Abandonava-lhe o pobre corpo macerado, cheirando a enfermaria, já vindo à terra com este destino amargo – ser explorada. Ele deixou-a logo e ela continuou a servi-los, com o mesmo sorriso, mais descorada e triste. Um dia acordou grávida e patroa pô-la na rua. Remexeu-lhe a trouxa e gritou:
– O que tu merecias era ir para a polícia.
Com um filho na barriga e a trouxa debaixo do braço pôs-se a andar pelas portas, despedida das casas logo que lhe viam o ventre, até que foi dar o rio pregava e o ladrão ria.
Calou-se.

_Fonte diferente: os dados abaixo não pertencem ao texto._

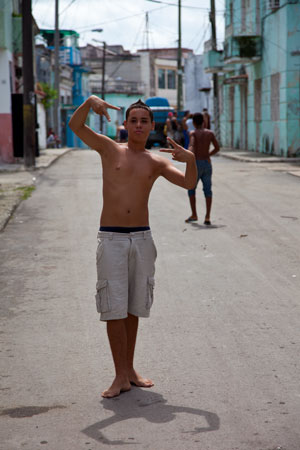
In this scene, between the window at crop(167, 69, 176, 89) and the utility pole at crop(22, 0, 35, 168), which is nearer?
the utility pole at crop(22, 0, 35, 168)

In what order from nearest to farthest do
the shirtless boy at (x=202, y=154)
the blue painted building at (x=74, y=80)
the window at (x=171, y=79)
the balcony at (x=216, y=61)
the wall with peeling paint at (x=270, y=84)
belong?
the shirtless boy at (x=202, y=154) < the wall with peeling paint at (x=270, y=84) < the balcony at (x=216, y=61) < the blue painted building at (x=74, y=80) < the window at (x=171, y=79)

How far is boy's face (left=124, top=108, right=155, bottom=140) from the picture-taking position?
4.70 m

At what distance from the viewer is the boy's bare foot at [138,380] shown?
15.7 ft

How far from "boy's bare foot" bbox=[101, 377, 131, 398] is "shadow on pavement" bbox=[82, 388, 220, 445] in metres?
0.03

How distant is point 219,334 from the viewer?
5914mm

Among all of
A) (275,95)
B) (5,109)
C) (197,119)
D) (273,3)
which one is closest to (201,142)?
(197,119)

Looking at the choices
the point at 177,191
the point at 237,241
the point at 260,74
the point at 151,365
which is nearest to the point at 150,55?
the point at 260,74

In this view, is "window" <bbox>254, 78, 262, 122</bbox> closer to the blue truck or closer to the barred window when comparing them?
the blue truck

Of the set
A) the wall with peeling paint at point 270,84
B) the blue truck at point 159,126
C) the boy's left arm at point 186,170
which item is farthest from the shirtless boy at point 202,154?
the blue truck at point 159,126

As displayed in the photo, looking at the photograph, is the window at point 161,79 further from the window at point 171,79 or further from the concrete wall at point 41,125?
the concrete wall at point 41,125

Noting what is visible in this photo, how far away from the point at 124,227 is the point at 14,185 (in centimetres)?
1476

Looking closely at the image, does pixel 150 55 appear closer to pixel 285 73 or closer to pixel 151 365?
pixel 285 73

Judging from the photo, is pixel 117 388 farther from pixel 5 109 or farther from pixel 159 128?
pixel 159 128

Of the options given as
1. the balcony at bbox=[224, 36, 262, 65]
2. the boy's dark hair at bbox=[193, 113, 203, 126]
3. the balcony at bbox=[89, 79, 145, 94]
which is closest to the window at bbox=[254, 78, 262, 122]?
the balcony at bbox=[224, 36, 262, 65]
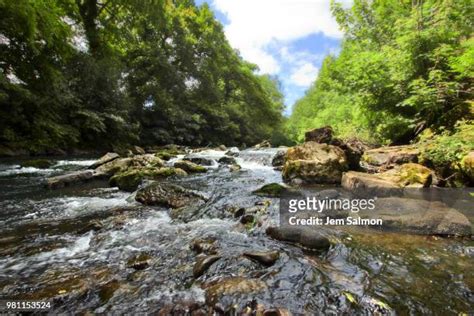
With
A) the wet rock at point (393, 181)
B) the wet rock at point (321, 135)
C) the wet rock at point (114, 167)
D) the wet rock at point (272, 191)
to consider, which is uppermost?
the wet rock at point (321, 135)

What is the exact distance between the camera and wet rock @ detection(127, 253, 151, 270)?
3238 mm

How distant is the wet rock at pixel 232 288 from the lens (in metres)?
2.60

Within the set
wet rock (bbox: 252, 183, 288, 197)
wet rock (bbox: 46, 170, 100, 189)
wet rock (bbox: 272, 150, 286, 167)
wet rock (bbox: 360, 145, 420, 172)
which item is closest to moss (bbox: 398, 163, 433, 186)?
wet rock (bbox: 360, 145, 420, 172)

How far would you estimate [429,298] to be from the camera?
8.56ft

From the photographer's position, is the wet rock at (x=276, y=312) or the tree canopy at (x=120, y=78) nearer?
the wet rock at (x=276, y=312)

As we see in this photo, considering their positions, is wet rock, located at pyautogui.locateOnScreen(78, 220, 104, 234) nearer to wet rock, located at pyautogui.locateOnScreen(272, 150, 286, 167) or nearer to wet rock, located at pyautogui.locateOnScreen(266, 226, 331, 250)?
wet rock, located at pyautogui.locateOnScreen(266, 226, 331, 250)

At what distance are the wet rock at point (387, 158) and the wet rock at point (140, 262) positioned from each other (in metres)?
6.99

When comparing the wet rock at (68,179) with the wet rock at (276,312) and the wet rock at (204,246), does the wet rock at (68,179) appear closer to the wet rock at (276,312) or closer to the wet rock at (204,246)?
the wet rock at (204,246)

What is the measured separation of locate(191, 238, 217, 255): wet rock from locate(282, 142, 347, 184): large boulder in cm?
475

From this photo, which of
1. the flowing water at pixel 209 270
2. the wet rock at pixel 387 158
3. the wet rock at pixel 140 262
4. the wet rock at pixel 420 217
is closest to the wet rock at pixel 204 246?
the flowing water at pixel 209 270

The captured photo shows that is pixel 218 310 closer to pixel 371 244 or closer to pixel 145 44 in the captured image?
pixel 371 244

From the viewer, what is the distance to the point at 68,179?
7812mm

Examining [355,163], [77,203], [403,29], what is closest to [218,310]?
[77,203]

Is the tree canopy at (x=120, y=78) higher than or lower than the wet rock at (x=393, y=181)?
higher
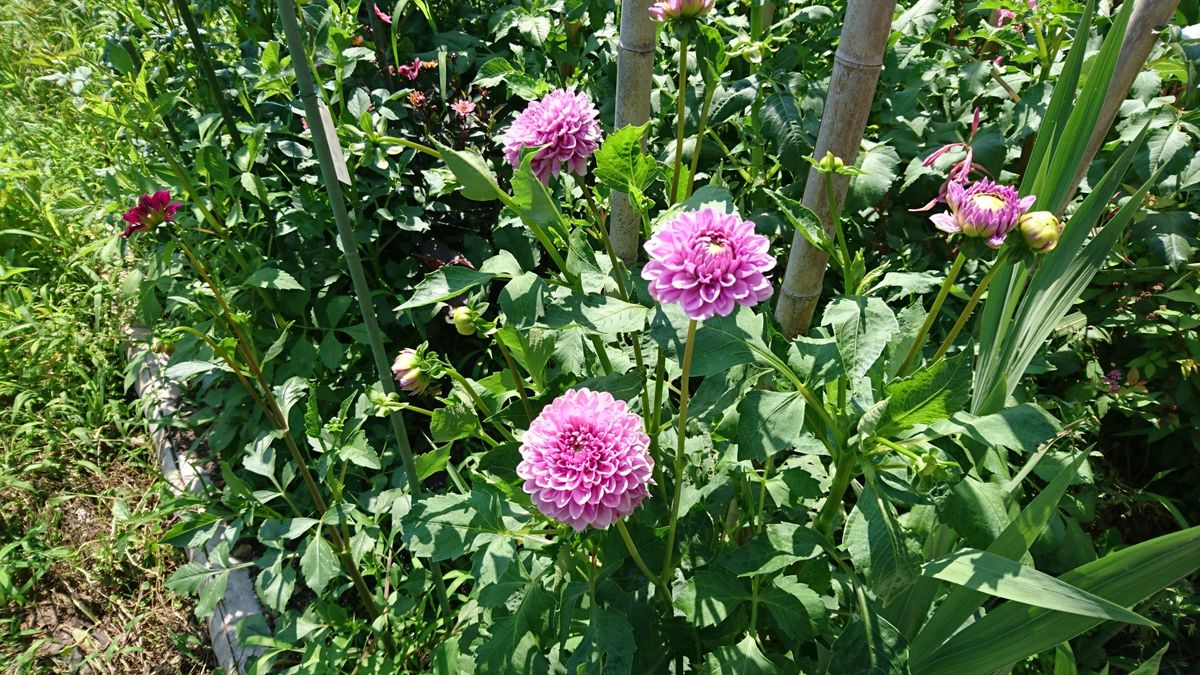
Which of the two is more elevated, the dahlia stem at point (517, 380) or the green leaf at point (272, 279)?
the dahlia stem at point (517, 380)

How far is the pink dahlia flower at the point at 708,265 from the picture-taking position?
2.51 ft

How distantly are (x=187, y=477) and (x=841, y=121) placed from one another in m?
1.79

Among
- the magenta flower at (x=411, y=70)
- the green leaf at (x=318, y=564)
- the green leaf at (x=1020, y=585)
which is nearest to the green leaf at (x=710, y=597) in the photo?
the green leaf at (x=1020, y=585)

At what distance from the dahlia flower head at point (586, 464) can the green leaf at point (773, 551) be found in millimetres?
199

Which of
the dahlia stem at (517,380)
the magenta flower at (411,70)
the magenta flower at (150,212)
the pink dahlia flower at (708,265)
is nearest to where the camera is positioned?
the pink dahlia flower at (708,265)

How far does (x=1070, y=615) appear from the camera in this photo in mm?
867

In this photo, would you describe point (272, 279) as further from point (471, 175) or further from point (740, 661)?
point (740, 661)

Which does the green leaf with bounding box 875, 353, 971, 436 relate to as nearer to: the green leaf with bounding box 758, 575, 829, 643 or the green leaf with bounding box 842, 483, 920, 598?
the green leaf with bounding box 842, 483, 920, 598

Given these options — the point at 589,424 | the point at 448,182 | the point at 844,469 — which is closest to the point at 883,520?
the point at 844,469

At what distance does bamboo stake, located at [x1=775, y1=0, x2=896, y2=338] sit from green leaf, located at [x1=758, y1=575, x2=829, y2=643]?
0.42m

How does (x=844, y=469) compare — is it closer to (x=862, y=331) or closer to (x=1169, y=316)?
(x=862, y=331)

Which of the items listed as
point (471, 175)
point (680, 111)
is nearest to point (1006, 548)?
point (680, 111)

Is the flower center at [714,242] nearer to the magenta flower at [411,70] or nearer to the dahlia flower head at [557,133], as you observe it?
the dahlia flower head at [557,133]

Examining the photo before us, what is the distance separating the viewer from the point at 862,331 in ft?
3.03
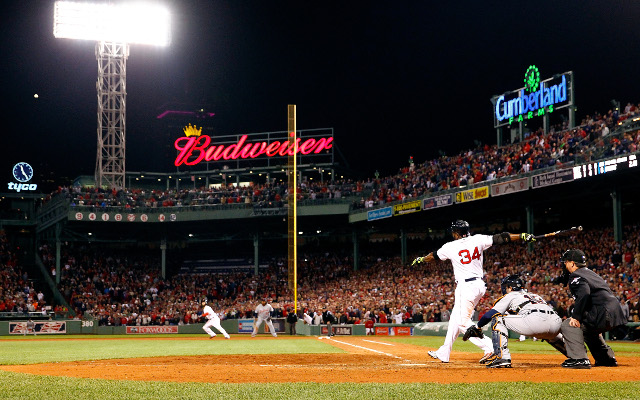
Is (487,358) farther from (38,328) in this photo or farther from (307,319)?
(38,328)

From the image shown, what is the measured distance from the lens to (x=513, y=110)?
135ft

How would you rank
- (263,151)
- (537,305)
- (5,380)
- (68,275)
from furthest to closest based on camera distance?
(263,151) → (68,275) → (537,305) → (5,380)

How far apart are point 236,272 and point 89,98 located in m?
28.8

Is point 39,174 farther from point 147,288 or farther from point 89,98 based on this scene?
point 147,288

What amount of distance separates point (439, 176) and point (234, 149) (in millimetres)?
20944

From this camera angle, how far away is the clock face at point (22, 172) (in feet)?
190

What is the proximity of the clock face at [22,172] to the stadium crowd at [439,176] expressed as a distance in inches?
436

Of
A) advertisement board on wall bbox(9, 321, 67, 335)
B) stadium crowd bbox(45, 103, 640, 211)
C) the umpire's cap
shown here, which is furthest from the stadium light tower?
the umpire's cap

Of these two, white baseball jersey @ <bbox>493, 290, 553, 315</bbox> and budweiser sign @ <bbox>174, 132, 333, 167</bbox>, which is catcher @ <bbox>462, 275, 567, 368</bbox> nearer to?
white baseball jersey @ <bbox>493, 290, 553, 315</bbox>

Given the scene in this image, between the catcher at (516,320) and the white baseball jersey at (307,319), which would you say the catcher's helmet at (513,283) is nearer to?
the catcher at (516,320)

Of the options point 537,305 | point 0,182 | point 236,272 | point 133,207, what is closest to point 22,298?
point 133,207

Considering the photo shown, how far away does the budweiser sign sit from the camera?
179 ft

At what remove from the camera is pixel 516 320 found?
9.70m

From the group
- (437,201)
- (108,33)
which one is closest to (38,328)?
(108,33)
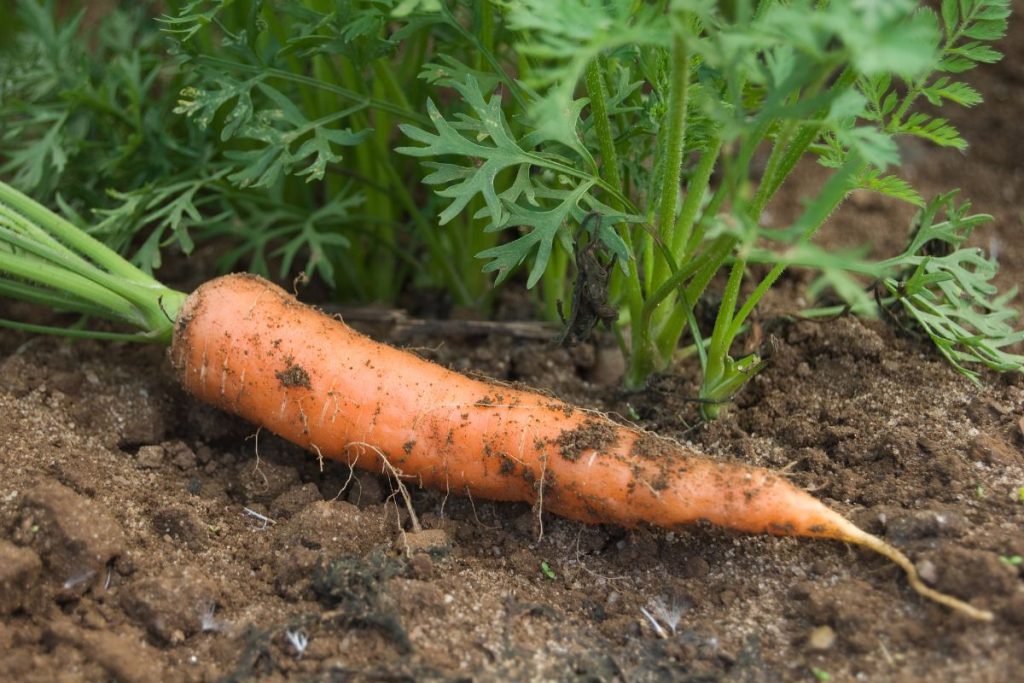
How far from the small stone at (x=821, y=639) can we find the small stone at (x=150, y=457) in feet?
4.60

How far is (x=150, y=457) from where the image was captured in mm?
2113

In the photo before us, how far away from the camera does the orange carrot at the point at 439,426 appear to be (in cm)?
191

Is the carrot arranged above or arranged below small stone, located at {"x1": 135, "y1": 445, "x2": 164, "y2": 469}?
above

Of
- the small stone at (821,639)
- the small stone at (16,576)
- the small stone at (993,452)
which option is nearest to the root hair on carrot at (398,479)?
the small stone at (16,576)

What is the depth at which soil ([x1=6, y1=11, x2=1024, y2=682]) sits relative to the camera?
Result: 163 centimetres

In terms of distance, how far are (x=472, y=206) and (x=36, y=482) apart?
3.84ft

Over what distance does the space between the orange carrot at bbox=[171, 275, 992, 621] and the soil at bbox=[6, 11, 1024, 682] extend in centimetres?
7

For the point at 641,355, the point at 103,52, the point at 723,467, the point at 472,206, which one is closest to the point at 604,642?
the point at 723,467

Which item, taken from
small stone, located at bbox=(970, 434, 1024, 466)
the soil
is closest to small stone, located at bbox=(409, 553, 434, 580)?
the soil

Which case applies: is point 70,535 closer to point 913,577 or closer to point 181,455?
point 181,455

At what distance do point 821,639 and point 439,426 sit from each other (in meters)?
0.90

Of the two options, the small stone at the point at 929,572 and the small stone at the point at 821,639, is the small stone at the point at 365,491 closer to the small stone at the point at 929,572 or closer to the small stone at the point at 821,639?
the small stone at the point at 821,639

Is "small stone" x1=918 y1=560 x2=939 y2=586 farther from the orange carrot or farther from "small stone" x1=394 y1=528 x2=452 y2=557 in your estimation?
"small stone" x1=394 y1=528 x2=452 y2=557

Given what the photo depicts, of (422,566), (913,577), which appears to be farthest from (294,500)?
(913,577)
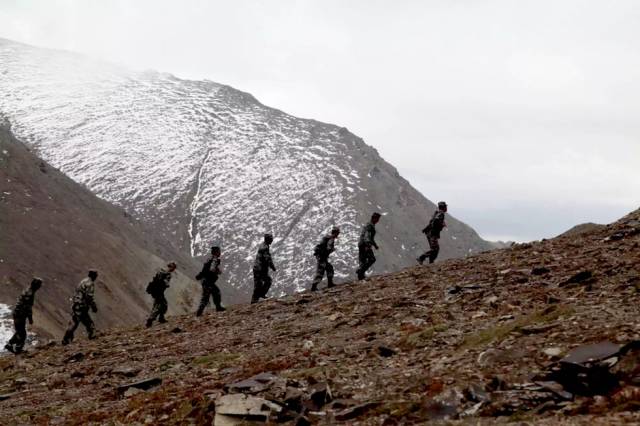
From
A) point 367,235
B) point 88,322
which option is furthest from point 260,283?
point 88,322

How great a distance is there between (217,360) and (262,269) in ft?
33.7

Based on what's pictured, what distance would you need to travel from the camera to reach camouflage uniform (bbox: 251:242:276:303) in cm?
2723

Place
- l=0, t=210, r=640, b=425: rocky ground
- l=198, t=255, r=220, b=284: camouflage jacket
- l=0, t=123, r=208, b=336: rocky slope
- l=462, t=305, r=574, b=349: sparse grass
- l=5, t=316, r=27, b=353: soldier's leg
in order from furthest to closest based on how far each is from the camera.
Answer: l=0, t=123, r=208, b=336: rocky slope
l=5, t=316, r=27, b=353: soldier's leg
l=198, t=255, r=220, b=284: camouflage jacket
l=462, t=305, r=574, b=349: sparse grass
l=0, t=210, r=640, b=425: rocky ground

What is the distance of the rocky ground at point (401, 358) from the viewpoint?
9.97 m

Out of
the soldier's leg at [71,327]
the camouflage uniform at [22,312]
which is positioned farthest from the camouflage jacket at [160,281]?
the camouflage uniform at [22,312]

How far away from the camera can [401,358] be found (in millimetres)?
13594

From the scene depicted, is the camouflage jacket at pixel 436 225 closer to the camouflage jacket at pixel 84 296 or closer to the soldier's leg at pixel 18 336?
the camouflage jacket at pixel 84 296

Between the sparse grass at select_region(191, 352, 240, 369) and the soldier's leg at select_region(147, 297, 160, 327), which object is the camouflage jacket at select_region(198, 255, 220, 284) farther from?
the sparse grass at select_region(191, 352, 240, 369)

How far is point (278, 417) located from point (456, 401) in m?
3.10

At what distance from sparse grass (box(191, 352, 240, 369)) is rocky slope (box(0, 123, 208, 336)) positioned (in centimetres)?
4049

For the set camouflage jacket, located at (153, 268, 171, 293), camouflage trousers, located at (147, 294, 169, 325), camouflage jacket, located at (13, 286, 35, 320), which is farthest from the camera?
camouflage jacket, located at (13, 286, 35, 320)

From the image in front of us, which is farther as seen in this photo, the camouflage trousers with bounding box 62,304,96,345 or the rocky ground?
the camouflage trousers with bounding box 62,304,96,345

Só se ouvia o chapinhar da maré. Só o rio pregava e o ladrão ria.
Uma luzinha, que brilhava ao largo deixando na água um fio de oiro trémulo, de todo se sumira. Então o Morto, no silêncio e no negrume, começou:
– Tu que imaginas que é isto?
– Isto quê, senhor?
– A vida. Todos querem mas é enganar. Os ricos fazem mal aos pobres, os pobres roubam os ricos. Todos querem fazer chorar os mais.
– Todos?
– Todos. Eu mesmo posso-te agora matar, posso-te fazer o mal que quiser. Não grites, que é pior. Ninguém te acode.
– Eu não grito.
Deitou-lhe as mãos enormes e frias puxou-a para si para a olhar no escuro:
– A tua mãe botou-te fora, para não te criar, o teu patrão enganou-te. Tu que imaginas? E que podias fazer senão deixá-lo enganar-te? Que hás-de fazer? Hão-de enganar-te sempre e só te não desamparará...
– Quem? – perguntou ansiosa.
– A fome. Hás-de andar por aí até caíres de velha, aos pontapés e às voltas com a desgraça.
Agora vais ser minha... A desgraça é que pode tudo, ninguém no mundo tem mais força. Se tiveres fome, hão-de-se rir de ti e dar-te terra a comer.
– Ó senhor! senhor! Mas então para que me criaram no asilo? Era melhor terem-me deixado morrer. Eu não faço mal a ninguém.